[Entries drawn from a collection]
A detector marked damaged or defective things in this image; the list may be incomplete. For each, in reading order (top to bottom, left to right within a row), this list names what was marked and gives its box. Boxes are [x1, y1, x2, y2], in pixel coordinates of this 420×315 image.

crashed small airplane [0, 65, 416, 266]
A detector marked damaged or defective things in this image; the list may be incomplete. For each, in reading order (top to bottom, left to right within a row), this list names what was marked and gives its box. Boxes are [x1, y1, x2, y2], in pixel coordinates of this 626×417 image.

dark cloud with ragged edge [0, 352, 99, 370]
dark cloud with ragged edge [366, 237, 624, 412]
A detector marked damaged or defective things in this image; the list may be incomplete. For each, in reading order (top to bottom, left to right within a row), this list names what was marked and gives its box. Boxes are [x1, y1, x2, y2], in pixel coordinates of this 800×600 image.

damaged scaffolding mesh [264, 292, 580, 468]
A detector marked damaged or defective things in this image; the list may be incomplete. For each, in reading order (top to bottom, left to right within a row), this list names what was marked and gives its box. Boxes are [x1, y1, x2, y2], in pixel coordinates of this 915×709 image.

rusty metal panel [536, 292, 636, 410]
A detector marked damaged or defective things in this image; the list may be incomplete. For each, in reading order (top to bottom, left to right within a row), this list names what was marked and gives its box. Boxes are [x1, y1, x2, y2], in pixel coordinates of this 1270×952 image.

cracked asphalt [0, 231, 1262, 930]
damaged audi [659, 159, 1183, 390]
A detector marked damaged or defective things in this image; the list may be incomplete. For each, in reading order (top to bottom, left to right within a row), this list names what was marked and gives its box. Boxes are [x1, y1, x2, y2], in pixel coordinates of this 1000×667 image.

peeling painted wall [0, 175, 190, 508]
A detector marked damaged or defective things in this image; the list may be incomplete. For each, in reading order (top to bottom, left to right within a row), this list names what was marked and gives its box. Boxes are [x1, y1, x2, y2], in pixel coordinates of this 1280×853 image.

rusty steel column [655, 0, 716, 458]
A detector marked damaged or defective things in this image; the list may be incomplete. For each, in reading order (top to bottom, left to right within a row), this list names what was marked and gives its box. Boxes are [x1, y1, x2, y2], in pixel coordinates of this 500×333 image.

▸ EXERCISE AIM: Please rewrite the listing above, putting "pixel positions" in place of every "pixel coordinates" and keeping everything else unchanged.

▸ FINISHED ANSWER:
A detector marked damaged or defective things in this image; the list may be incomplete. For each, in reading order (top to bottom, left to right within a row), this list names what was marked and gives its box. Boxes are [x1, y1, x2, y2], in pixel positions of this 420×315 image.

crashed small airplane [0, 65, 416, 266]
A detector marked damaged or defective things in this image; the list may be incomplete. For each, in reading order (top to bottom, left to right within a row), this list names what was marked and gives its box. Boxes are [x1, y1, x2, y2], in pixel positions of this 626×417 image.

dark cloud with ragged edge [0, 352, 99, 370]
dark cloud with ragged edge [366, 237, 624, 412]
A detector marked damaged or defective things in this image; the list may be incomplete. For each, in reading order (top to bottom, left to right within a row), this list names what was marked and gives its box. Boxes are [x1, y1, x2, y2], in pixel positions of this 800×600 image.

damaged scaffolding mesh [264, 292, 580, 468]
A detector marked damaged or defective things in this image; the list may be incomplete. For each, in reading order (top to bottom, left to right within a row), this list names what was marked and gives its box. Boxes are [x1, y1, x2, y2], in pixel positions of this 915×709 image.

rusty metal panel [536, 292, 636, 410]
A detector marked damaged or defective things in this image; the list may be incomplete. For each, in reading order (top to bottom, left to right within a row), this list names what was marked and gives its box. Boxes are [x1, y1, x2, y2], in pixel positions of this 1270×952 image.

cracked asphalt [0, 231, 1262, 930]
damaged audi [659, 159, 1183, 390]
A detector marked damaged or defective things in this image; the list may be incomplete. For each, in reading order (top to bottom, left to right within a row), this list names what was marked and gives its box. Boxes are [x1, y1, x2, y2], in pixel positions of this 1000×667 image.

peeling painted wall [0, 175, 190, 508]
A detector marked damaged or defective things in this image; the list may be incomplete. For each, in reading order (top to bottom, left to right within a row), this list names what was marked and gives its box. Boxes are [x1, y1, x2, y2], in pixel positions of this 1280×853 image.

rusty steel column [655, 0, 716, 458]
A detector marked damaged or defective things in this image; the list may be incomplete. For each, in reading order (top to bottom, left to right within a row), this list names what was marked and gives its box. Boxes are [x1, y1, x2, y2], in pixel positions of this 500×333 image.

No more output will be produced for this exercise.